● Set problem
Copy out the lines from the one containing "Out of the point" through the one containing "7.79 meters", replacing "camera" with "lens" throughout and leaving everything else untouched.

● Stored rows

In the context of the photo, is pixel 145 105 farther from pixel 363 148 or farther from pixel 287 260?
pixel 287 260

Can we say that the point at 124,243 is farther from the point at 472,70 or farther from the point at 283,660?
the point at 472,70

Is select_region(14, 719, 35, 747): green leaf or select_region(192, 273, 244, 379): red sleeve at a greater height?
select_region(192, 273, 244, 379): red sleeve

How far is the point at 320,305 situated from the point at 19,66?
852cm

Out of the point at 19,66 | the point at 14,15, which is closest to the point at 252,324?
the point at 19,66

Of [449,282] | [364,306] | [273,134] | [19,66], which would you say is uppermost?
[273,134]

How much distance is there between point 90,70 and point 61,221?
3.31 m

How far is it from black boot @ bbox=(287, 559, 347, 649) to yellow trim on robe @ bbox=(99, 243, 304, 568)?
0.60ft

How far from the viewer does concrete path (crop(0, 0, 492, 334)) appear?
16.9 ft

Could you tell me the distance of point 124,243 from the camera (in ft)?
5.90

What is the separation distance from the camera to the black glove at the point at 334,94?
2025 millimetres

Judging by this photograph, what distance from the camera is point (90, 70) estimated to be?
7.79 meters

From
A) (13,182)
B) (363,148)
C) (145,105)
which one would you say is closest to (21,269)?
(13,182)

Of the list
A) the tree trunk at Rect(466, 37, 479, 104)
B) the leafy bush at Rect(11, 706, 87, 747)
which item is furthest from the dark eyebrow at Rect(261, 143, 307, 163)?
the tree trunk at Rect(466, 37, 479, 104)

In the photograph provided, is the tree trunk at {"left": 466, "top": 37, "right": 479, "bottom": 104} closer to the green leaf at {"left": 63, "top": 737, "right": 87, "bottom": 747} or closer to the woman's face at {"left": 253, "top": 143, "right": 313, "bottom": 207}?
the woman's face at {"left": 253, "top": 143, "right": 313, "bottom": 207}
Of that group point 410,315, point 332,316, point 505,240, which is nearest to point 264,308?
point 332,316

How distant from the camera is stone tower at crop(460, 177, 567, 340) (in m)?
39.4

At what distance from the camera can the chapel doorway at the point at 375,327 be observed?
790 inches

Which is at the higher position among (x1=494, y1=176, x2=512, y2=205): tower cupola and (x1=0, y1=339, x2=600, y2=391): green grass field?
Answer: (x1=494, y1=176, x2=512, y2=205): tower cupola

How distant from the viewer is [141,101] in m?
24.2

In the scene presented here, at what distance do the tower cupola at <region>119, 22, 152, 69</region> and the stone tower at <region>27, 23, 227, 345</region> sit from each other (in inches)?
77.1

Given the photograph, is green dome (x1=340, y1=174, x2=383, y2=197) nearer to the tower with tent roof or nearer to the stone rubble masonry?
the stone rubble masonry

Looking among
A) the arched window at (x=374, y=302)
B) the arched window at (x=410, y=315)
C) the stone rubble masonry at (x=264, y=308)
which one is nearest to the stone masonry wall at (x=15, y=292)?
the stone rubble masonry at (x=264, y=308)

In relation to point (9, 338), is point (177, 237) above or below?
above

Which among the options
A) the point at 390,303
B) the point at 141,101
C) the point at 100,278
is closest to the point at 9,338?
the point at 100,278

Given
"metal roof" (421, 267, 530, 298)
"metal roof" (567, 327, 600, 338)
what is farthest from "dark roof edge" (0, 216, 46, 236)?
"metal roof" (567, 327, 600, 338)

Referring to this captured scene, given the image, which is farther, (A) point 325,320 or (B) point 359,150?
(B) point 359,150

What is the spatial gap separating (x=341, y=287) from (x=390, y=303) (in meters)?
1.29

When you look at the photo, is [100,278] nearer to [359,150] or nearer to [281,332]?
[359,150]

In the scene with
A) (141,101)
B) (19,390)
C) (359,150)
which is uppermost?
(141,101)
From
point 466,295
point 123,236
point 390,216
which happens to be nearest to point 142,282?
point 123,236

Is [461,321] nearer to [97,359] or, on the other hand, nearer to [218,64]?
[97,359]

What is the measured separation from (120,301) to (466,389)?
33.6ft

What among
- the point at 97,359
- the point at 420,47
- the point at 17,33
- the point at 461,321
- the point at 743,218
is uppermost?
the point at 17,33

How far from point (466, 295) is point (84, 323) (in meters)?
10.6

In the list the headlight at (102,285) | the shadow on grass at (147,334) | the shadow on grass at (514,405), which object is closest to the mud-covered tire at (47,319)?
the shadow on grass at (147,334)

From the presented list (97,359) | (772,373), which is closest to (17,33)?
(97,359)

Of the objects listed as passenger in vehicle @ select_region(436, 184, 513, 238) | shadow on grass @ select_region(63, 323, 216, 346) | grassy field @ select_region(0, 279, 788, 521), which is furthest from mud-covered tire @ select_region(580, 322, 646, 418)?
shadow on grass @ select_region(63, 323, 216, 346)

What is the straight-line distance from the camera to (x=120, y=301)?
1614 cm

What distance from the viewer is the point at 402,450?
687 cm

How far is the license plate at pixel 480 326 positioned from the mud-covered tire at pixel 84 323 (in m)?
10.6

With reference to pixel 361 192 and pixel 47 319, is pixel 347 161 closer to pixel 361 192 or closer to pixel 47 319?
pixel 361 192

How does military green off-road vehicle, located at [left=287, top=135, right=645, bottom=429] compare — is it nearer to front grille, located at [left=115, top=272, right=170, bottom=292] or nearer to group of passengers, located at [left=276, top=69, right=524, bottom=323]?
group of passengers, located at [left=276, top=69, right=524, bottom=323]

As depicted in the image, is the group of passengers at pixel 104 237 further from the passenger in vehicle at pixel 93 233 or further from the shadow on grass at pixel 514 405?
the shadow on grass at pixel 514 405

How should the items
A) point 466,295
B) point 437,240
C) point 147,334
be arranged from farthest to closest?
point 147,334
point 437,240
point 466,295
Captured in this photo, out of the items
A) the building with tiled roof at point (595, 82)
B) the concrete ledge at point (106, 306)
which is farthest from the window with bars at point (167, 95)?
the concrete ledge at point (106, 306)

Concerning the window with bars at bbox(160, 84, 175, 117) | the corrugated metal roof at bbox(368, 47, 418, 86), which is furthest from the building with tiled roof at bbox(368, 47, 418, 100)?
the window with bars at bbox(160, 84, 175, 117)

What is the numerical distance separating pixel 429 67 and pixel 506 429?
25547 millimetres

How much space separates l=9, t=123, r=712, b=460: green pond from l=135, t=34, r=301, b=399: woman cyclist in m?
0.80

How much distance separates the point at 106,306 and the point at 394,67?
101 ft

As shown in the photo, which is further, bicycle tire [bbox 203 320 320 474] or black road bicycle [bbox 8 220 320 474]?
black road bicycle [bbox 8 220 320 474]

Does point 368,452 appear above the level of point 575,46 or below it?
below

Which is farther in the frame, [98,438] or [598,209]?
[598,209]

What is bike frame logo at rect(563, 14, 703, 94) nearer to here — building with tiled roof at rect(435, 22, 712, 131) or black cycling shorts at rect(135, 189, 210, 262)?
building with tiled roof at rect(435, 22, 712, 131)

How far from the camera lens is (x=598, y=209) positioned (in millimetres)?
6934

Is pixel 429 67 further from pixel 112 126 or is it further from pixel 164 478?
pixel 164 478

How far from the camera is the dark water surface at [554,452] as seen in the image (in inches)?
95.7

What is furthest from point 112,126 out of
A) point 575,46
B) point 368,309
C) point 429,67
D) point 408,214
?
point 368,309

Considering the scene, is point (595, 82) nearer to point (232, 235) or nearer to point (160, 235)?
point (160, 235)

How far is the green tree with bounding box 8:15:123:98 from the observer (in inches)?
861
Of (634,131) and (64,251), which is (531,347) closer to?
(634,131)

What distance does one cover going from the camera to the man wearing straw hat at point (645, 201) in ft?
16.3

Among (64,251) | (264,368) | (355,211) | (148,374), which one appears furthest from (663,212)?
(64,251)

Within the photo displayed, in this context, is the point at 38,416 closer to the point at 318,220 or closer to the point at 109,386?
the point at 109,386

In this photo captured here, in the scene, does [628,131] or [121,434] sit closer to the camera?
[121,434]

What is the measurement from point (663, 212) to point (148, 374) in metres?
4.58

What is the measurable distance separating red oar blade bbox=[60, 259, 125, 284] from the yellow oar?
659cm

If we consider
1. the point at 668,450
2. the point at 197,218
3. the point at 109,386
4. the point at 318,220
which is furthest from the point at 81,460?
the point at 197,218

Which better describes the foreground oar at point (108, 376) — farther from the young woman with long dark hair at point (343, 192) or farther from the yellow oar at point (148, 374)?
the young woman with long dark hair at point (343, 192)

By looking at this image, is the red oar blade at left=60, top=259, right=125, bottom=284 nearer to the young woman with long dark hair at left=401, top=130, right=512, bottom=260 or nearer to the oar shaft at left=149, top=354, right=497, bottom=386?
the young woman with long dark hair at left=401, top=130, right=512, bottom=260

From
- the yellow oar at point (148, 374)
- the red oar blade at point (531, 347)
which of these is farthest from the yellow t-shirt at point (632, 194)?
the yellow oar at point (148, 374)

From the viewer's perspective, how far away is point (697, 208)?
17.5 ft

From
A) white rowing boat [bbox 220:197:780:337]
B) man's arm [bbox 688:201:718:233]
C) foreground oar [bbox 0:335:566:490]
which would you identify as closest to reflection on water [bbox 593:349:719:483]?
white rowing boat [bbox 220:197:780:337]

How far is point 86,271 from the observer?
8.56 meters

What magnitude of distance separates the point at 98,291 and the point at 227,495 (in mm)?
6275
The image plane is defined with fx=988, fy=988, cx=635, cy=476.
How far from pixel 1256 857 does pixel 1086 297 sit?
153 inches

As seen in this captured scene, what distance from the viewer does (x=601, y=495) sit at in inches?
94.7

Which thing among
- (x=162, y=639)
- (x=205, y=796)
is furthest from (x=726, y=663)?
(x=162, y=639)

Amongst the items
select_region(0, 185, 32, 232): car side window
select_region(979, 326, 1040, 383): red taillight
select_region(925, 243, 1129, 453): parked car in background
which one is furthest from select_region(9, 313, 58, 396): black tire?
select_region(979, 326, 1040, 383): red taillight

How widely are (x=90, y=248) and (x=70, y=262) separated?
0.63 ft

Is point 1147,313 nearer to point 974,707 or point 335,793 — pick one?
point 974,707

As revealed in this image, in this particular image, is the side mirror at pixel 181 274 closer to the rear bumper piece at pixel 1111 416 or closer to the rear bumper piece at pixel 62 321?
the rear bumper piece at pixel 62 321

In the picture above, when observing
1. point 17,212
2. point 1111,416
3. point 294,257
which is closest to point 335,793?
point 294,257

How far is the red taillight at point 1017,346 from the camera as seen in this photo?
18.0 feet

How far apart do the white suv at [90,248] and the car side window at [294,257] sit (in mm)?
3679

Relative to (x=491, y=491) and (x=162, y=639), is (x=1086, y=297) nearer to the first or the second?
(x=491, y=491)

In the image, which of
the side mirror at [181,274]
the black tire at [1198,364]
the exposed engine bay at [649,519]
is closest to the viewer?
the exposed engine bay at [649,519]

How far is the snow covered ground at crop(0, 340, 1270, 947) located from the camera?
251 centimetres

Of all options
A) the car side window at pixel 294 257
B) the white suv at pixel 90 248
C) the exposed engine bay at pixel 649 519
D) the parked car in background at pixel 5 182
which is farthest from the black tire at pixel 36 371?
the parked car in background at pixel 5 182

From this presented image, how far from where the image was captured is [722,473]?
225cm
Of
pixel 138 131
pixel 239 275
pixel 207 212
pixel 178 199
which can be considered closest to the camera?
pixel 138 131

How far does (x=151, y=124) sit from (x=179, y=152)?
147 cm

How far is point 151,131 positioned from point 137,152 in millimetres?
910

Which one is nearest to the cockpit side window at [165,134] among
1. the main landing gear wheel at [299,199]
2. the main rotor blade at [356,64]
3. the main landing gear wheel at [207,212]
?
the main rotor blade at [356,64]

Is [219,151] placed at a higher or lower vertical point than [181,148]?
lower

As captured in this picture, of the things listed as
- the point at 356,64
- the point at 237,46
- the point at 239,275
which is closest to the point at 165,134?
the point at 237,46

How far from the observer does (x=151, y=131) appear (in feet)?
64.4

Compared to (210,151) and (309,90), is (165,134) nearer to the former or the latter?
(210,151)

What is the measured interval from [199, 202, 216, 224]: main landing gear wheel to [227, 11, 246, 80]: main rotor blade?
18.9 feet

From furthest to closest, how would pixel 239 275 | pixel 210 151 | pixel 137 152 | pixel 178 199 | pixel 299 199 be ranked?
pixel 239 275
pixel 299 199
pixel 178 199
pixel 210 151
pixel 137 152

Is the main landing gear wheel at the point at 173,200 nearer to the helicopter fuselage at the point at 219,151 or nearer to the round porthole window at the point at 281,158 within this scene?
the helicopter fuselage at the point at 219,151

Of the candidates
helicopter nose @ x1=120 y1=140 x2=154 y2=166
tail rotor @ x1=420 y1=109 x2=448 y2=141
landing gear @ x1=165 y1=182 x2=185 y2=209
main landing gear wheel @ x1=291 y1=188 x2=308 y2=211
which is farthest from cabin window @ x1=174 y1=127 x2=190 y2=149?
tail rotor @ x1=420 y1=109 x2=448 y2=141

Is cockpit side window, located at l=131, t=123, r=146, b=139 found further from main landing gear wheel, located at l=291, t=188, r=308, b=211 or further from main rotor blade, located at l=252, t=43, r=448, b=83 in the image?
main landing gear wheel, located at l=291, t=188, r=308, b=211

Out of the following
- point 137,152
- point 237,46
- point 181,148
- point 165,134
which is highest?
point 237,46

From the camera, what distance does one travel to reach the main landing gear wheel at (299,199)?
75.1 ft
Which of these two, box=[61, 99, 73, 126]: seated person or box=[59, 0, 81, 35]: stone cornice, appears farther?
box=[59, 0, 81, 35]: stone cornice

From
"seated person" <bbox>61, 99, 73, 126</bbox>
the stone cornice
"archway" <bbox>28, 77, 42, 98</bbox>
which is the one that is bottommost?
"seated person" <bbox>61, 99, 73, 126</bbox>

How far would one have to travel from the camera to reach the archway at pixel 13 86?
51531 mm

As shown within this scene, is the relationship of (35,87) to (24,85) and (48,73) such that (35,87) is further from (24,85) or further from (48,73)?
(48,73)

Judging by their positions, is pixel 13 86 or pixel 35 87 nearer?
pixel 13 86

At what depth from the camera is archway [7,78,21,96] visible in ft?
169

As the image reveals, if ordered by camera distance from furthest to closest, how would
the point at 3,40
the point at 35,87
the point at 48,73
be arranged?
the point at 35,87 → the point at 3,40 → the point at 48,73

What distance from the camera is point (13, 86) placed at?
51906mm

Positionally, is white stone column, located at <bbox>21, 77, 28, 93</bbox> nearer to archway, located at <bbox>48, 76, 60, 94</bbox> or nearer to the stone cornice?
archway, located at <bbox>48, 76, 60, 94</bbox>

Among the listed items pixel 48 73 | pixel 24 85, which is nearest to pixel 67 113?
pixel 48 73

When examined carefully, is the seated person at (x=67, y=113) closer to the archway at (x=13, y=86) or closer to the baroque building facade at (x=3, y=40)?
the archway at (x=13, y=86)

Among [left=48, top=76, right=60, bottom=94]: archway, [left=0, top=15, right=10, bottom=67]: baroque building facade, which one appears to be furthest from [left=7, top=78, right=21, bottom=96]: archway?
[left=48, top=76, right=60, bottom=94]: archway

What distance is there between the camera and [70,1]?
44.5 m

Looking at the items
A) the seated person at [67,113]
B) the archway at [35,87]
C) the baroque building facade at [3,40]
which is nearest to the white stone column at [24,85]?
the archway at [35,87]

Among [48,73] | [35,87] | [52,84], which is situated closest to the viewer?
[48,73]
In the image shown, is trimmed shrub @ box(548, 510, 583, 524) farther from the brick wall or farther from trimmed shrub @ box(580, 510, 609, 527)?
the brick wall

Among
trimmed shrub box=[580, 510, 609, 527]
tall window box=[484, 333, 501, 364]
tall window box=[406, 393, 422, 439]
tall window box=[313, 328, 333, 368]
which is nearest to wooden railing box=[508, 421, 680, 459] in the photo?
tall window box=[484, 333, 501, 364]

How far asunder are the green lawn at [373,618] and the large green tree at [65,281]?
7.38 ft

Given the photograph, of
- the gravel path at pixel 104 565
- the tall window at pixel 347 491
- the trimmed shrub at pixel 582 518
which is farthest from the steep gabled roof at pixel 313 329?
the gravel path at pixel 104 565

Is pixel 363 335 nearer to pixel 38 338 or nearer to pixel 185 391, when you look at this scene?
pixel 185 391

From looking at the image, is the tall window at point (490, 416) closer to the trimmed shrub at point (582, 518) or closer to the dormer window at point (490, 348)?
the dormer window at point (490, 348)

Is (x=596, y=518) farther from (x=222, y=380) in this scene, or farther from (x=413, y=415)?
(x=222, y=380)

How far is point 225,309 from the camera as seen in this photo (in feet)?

● Output for this exercise
Out of the point at 19,66 | the point at 14,15, which is closest to the point at 252,324?
the point at 19,66

Of [449,282] | [364,306] | [273,134] | [19,66], which would you say is uppermost?
[273,134]

How much distance is there between point 90,70 and point 61,221?
3.31 m

How far is it from black boot @ bbox=(287, 559, 347, 649) to yellow trim on robe @ bbox=(99, 243, 304, 568)?
0.60ft

How far from the viewer does concrete path (crop(0, 0, 492, 334)) appear?
16.9 ft

Could you tell me the distance of point 124,243 from the lens (in ft)?
5.90

What is the separation distance from the lens to the black glove at the point at 334,94?
2025 millimetres

Judging by this photograph, what distance from the lens is point (90, 70) estimated to be?
7.79 meters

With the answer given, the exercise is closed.